Difficulty Controllable Generation of Reading Comprehension Questions

Authors: Yifan Gao, Lidong Bing, Wang Chen, Michael Lyu, Irwin King

IJCAI 2019 | Conference PDF | Archive PDF | Plain Text | LLM Run Details

Reproducibility Variable Result LLM Response
Research Type Experimental For evaluation, we prepared the first dataset of reading comprehension questions with difficulty labels. The results show that the question generated by our framework not only have better quality under the metrics like BLEU, but also comply with the specified difficulty labels.
Researcher Affiliation Collaboration 1Department of Computer Science and Engineering, The Chinese University of Hong Kong, Shatin, N.T., Hong Kong 2R&D Center Singapore, Machine Intelligence Technology, Alibaba DAMO Academy
Pseudocode No The paper describes the model architecture and components in text and diagrams (Figure 2), but no pseudocode blocks are present.
Open Source Code No The paper references GitHub links for R-Net and BiDAF (e.g., 'https://github.com/HKUST-Know Comp/R-Net'), but these are for third-party tools used, not the source code for the authors' own method.
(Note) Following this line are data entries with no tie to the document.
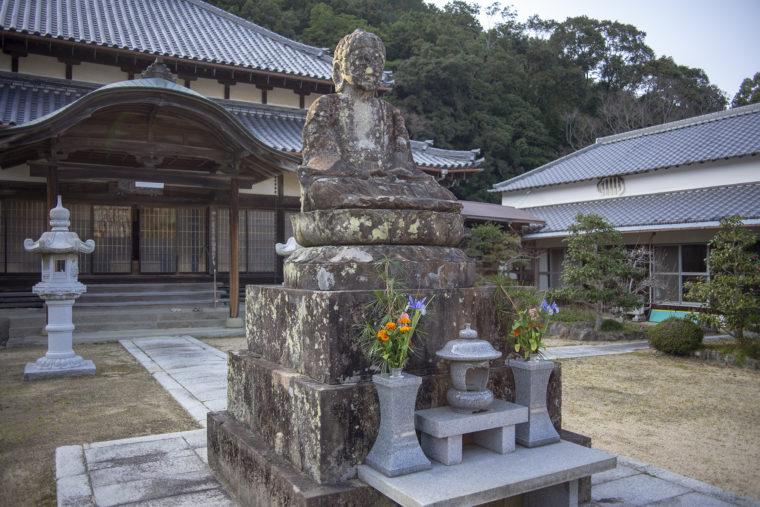 宝光寺の釈迦如来石像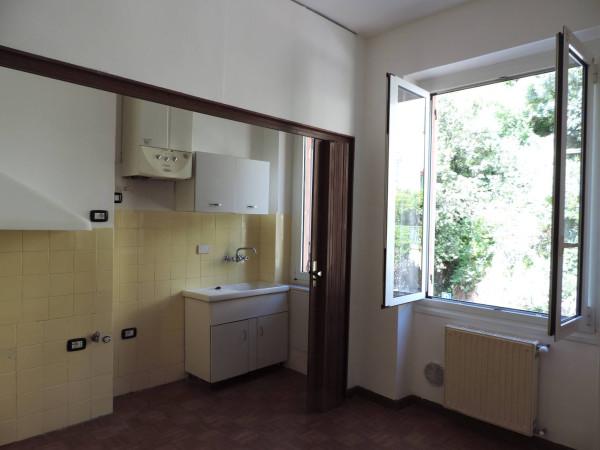 Appartamento in Affitto a Genova Periferia Est: 2 locali, 40 mq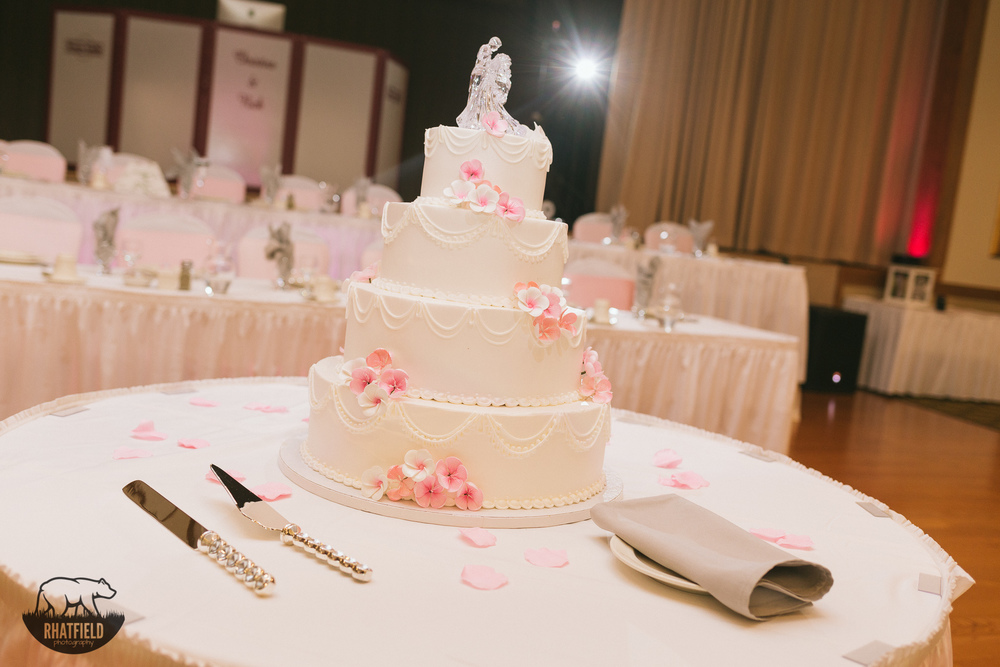 white-cake-pink-flowers-wedding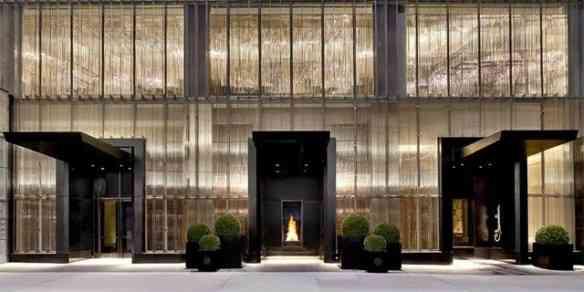 Eis a linda fachada do primeiro Hotel Baccarat, recém inaugurado em NYC!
There is no explicit statement or link for their own code.
Open Datasets Yes SQu AD [Rajpurkar et al., 2016] is a reading comprehension dataset containing 100,000+ questions on Wikipedia articles. The answer of each question is a text fragment from the corresponding input passage. We employ SQu AD questions to prepare our experimental dataset.
Dataset Splits Yes Our prepared dataset is split according to articles of the SQu AD data, and Table 2 provides the detailed statistics. Across the training, validation and test sets, the splitting ratio is around 7:1:1, and the easy sample ratio is around 58% for all three.
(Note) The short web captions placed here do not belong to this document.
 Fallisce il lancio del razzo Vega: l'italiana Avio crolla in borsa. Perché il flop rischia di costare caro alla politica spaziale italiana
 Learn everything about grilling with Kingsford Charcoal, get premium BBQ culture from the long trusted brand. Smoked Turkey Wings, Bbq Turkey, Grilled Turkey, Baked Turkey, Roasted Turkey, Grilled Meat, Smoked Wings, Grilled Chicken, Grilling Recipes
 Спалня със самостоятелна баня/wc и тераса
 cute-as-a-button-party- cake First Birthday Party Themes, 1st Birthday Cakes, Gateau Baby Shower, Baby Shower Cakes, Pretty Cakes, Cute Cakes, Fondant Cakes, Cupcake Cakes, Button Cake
Hardware Specification No The paper does not explicitly describe the hardware specifications (e.g., GPU/CPU models, memory, specific cloud instances) used for running its experiments.
Software Dependencies No The paper mentions using specific models like R-Net and BiDAF, but it does not provide specific version numbers for any software dependencies, libraries, or programming languages used in their implementation.
Experiment Setup Yes The embedding dimensions for the position embedding and the global difficulty variable, i.e. dp and dd, are set to 50 and 10 respectively. We use the maximum relative distance L = 20 in the position embedding. We adopt teacher-forcing in the encoder-decoder training and use the ground truth difficulty labels. In the testing procedure, we select the model with the lowest perplexity and beam search with size 3 is employed for question generation.